The effect on leaders’ and the public’s (mis)understanding is significant. At the time of writing, on the back of the summer temperature extremes of 2022, 2/3 of the landmass of the USA is in the grip of a vast winter storm, while much of Europe experiences an unprecedented winter heatwave. Any climate scientist, informally, will say these events must be related to climate change caused by human activity. But they won’t say so publicly, because their methods cannot show this yet, so the media report the cause is subject to ‘scientific debate’ — creating a false impression of uncertainty and reducing warranted alarm.
We see similar misguided misreporting in relation to changes in other major climate elements including ocean temperatures, deep ocean currents, Antarctica, glacier retreat and biodiversity loss.
Another cliché of climate reporting is the surprise expressed at so many extreme events happening at ‘only’ 1.2C but given what’s actually happened in the Arctic Circle and elsewhere — as opposed to what the models predicted — it’s no surprise at all.
They do know – So why can’t climate scientists tell us?
This is where psychology comes into it. Climate scientists are extremely clever people but they are as human, and as vulnerable to sub-conscious needs and fears, as the rest of us.
They do know
It is worth reiterating that these highly-educated professionals do know everything outlined above to be true — they know EVERY new live observation and better-quality study or model shows this.
And it isn’t only Roger Harrabin, with his significant sample size, who says so.
The problem is also well-illustrated by the fiasco of the 1.5C average ‘limit’ which at COP27, using their methodology, the IPCC still declared realistic in spite of the fact that in 2022:
· the UN’s own Environment Program declared there was no credible path to limiting warming to 1.5C
· the journal Nature broadly surveyed climate scientists and ecologists on the average global temperature rise by 2100; 96% said it would be higher than 1.5C and 60% said it would be 3C or more
· an event at the University of East Anglia asked 60 climate scientists whether 1.5C was ‘still alive’? — 100% said no.
But, because most climate scientists will not say so in public, they enable COP27, virtually all media outlets and influential figures like Sir David Attenborough to keep misrepresenting reality.
All while, everyone agrees, every fraction of a degree beyond 1.5C of warming represents exponentially-worse consequences for humanity — and more than 3C could be unsurvivable.
The psychological reasons
Scientists nonetheless repress the fact all this points to an urgent need to change their behaviours to allow them to report ‘live’ – what they know is actually happening.
This repression process is automatic — it is a sub-conscious, psychological defence mechanism activated in response to the perceived threat that changing their ways of working represents.
The superficial element of this threat is to their basic needs; climate scientists in general are not motivated by material gain but they still need to eat. All of them, from the most junior to those contributing work to the IPCC, simply cannot vary from these prescribed ‘scientific’ methods in their activities — if they do, their work will not be accepted.
More significant for climate scientists, however, is the profound psychological importance to them of their professional standing, this is fundamental to their sense of themselves — we might say their egos ‘identify’ with this. The threat to this status that the possibility of abandoning these methods represents is experienced as a kind of mortal danger, a killing of themselves.
This ego-identification of scientists with their special status is not a new concept; it’s widely accepted as a kind of anodyne, hard-earned, superiority complex that’s generally beneficial in its consequences for society. Historically this was often seen in popular culture as an inferiority complex, producing the malevolent ‘mad scientist’, but in the era of advanced technology the isolated ‘nerd’ archetype has emerged from this shadow to enjoy elevated status and influence. The tendency towards social awkwardness of many in this group is also affectionately portrayed in shows like ‘The Big Bang Theory’.

▶ [EXERCISE TASK 1]:
Repeat the climate passage word for word from "We see similar" to "rest of us.".
The climate passage above has no connection to the entries that follow it.

▶ [DATASET ROWS]:
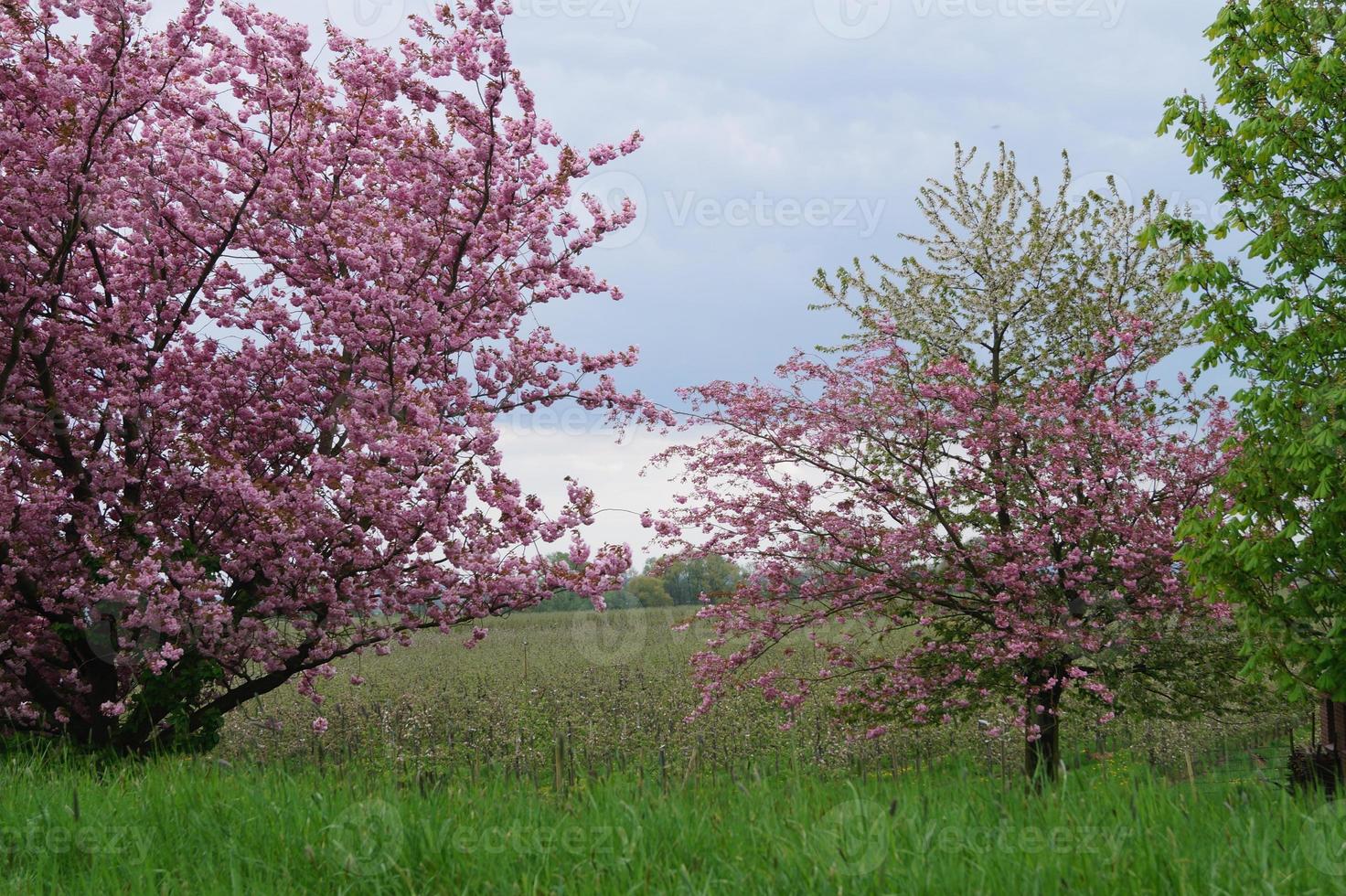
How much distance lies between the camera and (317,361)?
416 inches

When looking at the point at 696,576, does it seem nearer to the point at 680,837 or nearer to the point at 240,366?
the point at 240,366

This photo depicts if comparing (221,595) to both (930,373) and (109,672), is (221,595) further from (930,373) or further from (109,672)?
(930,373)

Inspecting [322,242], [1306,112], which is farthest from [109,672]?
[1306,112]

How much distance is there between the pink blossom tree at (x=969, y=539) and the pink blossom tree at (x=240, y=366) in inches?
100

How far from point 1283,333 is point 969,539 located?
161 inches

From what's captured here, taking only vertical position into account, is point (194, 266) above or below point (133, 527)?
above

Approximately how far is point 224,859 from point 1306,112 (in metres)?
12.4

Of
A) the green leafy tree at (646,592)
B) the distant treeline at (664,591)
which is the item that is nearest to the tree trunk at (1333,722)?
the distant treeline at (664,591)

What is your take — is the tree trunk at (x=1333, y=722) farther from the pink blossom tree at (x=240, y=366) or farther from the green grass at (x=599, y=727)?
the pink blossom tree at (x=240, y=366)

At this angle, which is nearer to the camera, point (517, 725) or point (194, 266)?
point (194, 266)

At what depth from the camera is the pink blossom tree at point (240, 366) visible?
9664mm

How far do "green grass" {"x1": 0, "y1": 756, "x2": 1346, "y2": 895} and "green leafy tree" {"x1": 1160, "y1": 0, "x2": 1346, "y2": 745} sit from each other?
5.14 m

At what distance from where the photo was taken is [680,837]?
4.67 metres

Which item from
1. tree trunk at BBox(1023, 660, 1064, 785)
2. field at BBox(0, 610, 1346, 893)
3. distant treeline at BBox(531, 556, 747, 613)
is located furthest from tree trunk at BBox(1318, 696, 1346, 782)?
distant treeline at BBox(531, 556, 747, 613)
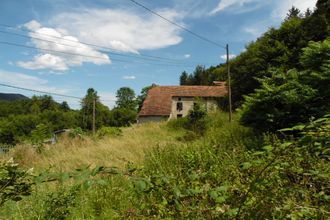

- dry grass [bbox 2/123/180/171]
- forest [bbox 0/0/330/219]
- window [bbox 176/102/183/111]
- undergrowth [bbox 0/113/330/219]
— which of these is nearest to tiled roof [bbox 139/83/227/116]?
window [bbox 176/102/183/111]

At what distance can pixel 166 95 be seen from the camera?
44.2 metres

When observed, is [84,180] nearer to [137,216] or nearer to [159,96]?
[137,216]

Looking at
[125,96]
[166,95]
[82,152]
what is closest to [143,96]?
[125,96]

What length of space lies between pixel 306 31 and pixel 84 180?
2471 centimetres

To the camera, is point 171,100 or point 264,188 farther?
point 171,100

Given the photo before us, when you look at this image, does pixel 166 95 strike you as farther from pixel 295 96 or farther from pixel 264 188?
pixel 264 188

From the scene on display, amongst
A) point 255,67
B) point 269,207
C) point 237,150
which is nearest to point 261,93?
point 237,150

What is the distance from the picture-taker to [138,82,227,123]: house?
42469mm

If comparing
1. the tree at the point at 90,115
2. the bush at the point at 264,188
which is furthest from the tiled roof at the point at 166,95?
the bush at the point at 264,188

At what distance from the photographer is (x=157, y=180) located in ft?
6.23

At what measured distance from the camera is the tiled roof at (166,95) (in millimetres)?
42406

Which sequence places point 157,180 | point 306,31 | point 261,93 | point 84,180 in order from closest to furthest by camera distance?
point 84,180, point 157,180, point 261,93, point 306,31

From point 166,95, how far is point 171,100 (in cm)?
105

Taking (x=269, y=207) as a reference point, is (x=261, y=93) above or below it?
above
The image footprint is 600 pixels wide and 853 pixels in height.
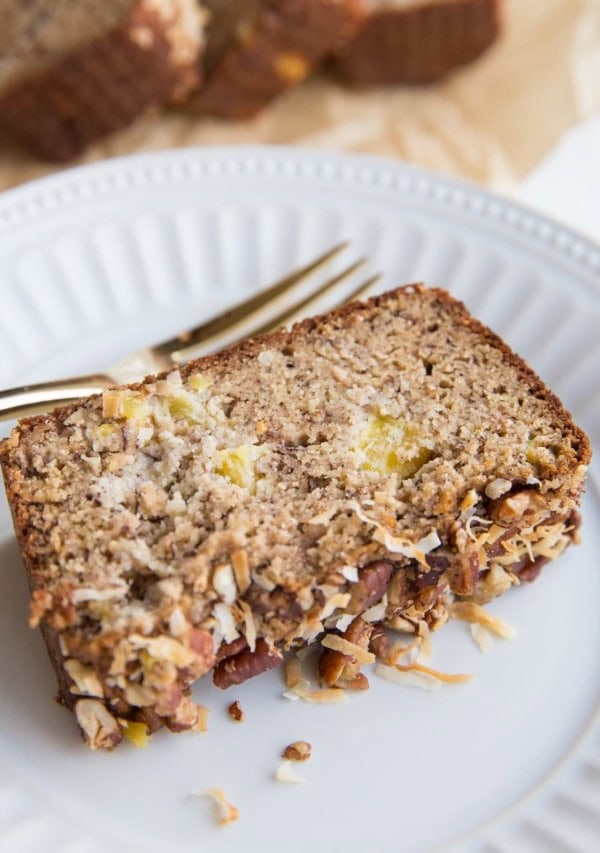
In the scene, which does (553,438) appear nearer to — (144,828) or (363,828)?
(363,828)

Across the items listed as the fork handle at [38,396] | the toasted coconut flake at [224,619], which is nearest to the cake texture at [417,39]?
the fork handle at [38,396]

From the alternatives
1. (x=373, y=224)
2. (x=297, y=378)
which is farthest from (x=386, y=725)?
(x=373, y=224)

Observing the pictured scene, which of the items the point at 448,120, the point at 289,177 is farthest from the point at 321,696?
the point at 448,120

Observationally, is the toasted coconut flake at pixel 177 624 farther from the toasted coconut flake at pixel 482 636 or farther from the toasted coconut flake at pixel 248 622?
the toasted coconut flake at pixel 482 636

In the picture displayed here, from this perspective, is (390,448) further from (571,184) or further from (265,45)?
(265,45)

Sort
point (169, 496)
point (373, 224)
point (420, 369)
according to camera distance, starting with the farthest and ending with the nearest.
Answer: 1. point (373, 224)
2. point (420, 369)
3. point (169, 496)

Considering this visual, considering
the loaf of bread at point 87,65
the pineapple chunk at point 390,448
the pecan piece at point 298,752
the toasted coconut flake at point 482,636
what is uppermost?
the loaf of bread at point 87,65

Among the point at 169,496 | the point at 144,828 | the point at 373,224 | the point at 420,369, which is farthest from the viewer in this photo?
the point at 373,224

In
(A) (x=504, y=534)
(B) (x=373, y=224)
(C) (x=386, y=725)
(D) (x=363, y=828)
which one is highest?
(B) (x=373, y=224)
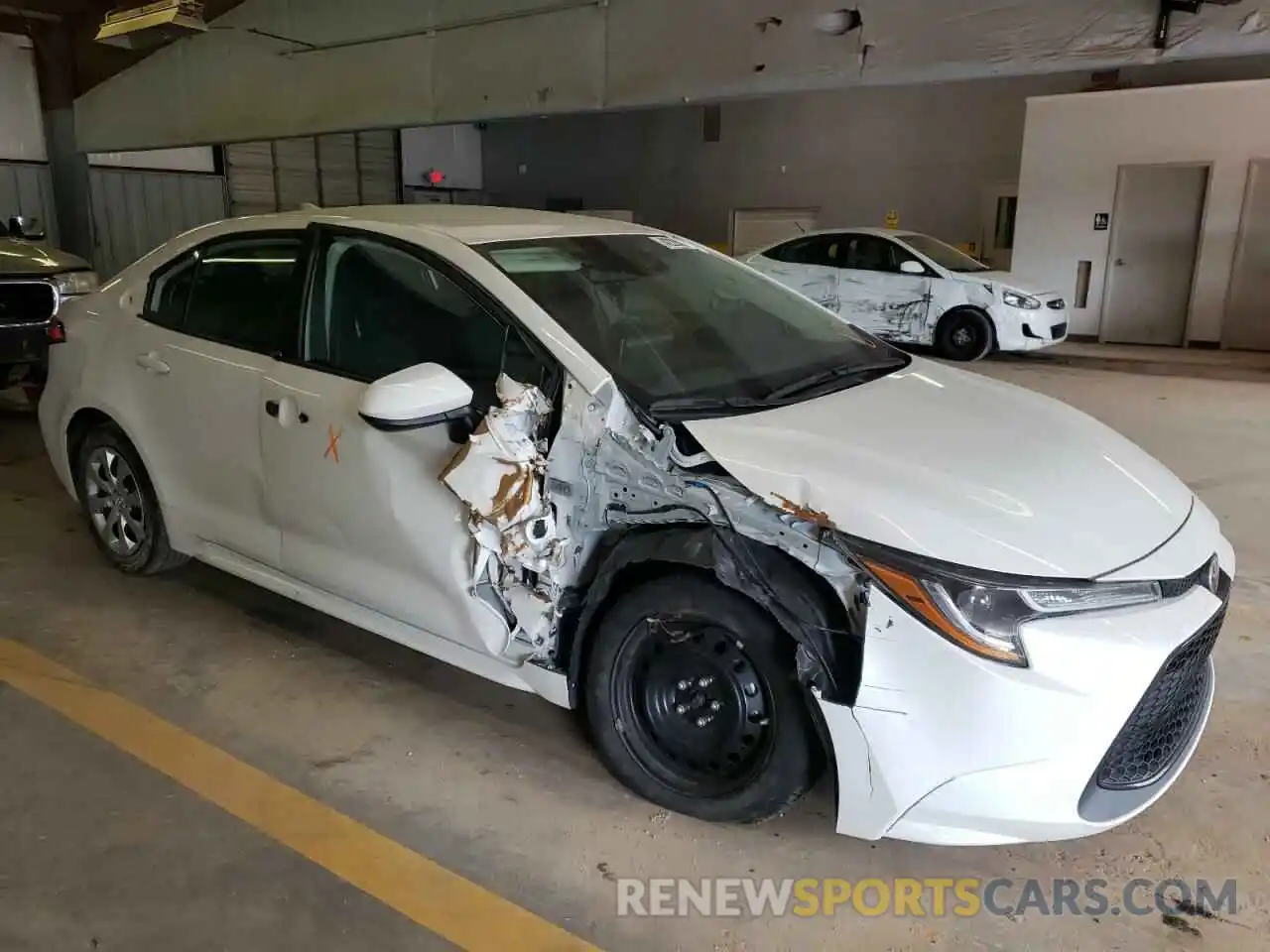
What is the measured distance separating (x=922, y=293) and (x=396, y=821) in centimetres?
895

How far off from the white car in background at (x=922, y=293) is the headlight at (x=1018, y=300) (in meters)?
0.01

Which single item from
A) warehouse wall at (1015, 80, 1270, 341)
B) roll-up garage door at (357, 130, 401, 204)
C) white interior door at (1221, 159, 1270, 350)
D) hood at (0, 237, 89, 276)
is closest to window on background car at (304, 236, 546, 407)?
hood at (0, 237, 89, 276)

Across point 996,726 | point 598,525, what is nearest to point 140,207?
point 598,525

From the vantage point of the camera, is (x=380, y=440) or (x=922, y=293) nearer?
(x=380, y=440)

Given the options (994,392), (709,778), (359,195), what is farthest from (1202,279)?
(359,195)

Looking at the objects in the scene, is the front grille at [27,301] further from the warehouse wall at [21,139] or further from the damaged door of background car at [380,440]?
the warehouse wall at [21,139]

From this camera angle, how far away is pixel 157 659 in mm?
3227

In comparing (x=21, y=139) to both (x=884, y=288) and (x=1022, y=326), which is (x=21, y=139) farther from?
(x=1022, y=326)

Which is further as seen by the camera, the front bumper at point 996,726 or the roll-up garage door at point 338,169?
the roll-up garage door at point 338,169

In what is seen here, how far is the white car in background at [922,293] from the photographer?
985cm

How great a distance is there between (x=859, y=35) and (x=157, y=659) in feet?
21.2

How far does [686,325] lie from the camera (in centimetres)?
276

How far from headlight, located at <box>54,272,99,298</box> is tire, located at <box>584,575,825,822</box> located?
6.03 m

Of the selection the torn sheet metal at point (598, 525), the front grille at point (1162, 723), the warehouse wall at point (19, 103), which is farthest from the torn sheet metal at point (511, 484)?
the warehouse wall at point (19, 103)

▶ [EXERCISE TASK 2]:
Pick out every line of the entries that contains the string "distance", matching case exactly.

▶ [CORRECT RESPONSE 1]:
We see similar misguided misreporting in relation to changes in other major climate elements including ocean temperatures, deep ocean currents, Antarctica, glacier retreat and biodiversity loss.
Another cliché of climate reporting is the surprise expressed at so many extreme events happening at ‘only’ 1.2C but given what’s actually happened in the Arctic Circle and elsewhere — as opposed to what the models predicted — it’s no surprise at all.
They do know – So why can’t climate scientists tell us?
This is where psychology comes into it. Climate scientists are extremely clever people but they are as human, and as vulnerable to sub-conscious needs and fears, as the rest of us.

▶ [CORRECT RESPONSE 2]:
How much distance lies between the camera and (317,361)?
How much distance is there between the pink blossom tree at (x=969, y=539) and the pink blossom tree at (x=240, y=366) in inches?
At what distance from where the photo was taken is [680,837]?
At what distance can pixel 166 95 be seen from the camera?
What is the distance from the picture-taker to [138,82,227,123]: house?
At what distance from the photographer is (x=157, y=180) located in ft?
At what measured distance from the camera is the tiled roof at (166,95) (in millimetres)?
Which sequence places point 157,180 | point 306,31 | point 261,93 | point 84,180 in order from closest to furthest by camera distance?
according to camera distance, starting with the farthest and ending with the nearest.
What is the measured distance separating (x=922, y=293) and (x=396, y=821) in centimetres?
How great a distance is there between (x=859, y=35) and (x=157, y=659) in feet?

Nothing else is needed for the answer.